Consigne: Relevez, s'il vous plaît, tous les noms propres de personnes, de lieux et d'institutions du texte sur la pénurie de médicaments. Comptez chaque nom d'institution comme un seul nom.

Alors que la Pharmacie centrale de Tunisie (PCT) croule sous le poids des dettes et peine à payer ses vis-à-vis de ses fournisseurs, le nombre de médicaments manquants sur les étalages des pharmacies ne cesse d’augmenter. Cette situation, qui pénalise aussi bien les patients que les pharmaciens, trouve son origine dans le choix fait il y a quelques années de continuer à verser les pensions de retraite en puisant dans les ressources de la Caisse nationale d’assurance-maladie.

« La pénurie c’est notre pain quotidien », soupire Nézih. Ce pharmacien installé à Ben Arous se trouve chaque cinq à dix minutes obligé des grossistes pour s’enquérir de la disponibilité des médicaments ou des médecins pour modifier leurs ordonnances et remplacer un médicament importé en rupture de stock par son équivalent générique.

« Nous essayons de jongler, mais la situation devient de plus en plus difficile à gérer. Parfois, nous n’avons pas de solutions, et le patient est obligé de rentrer bredouille », explique-t-il.

Extrait des données:
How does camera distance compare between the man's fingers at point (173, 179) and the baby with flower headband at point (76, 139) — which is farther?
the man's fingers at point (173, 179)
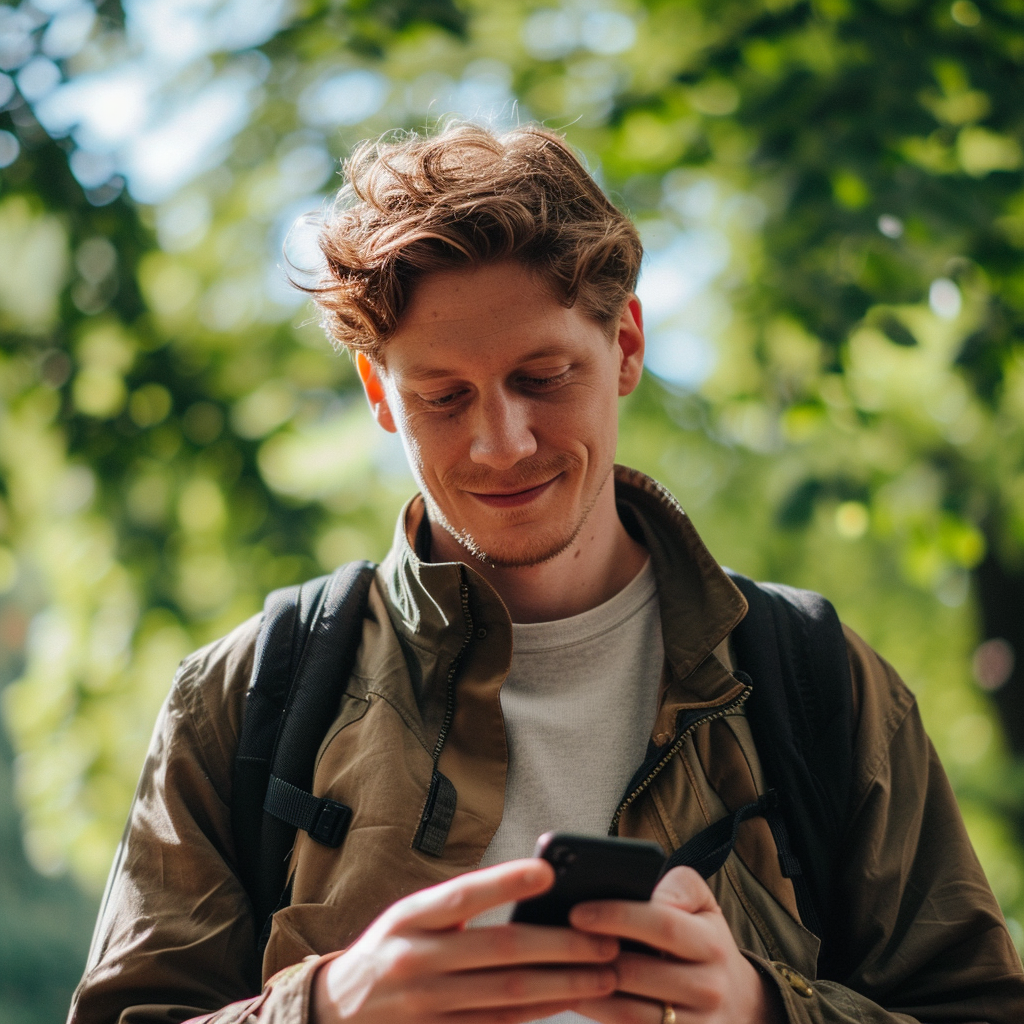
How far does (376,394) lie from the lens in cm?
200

Résultat:
- Pharmacie centrale de Tunisie (PCT)
- Caisse nationale d'assurance-maladie
- Nézih
- Ben Arous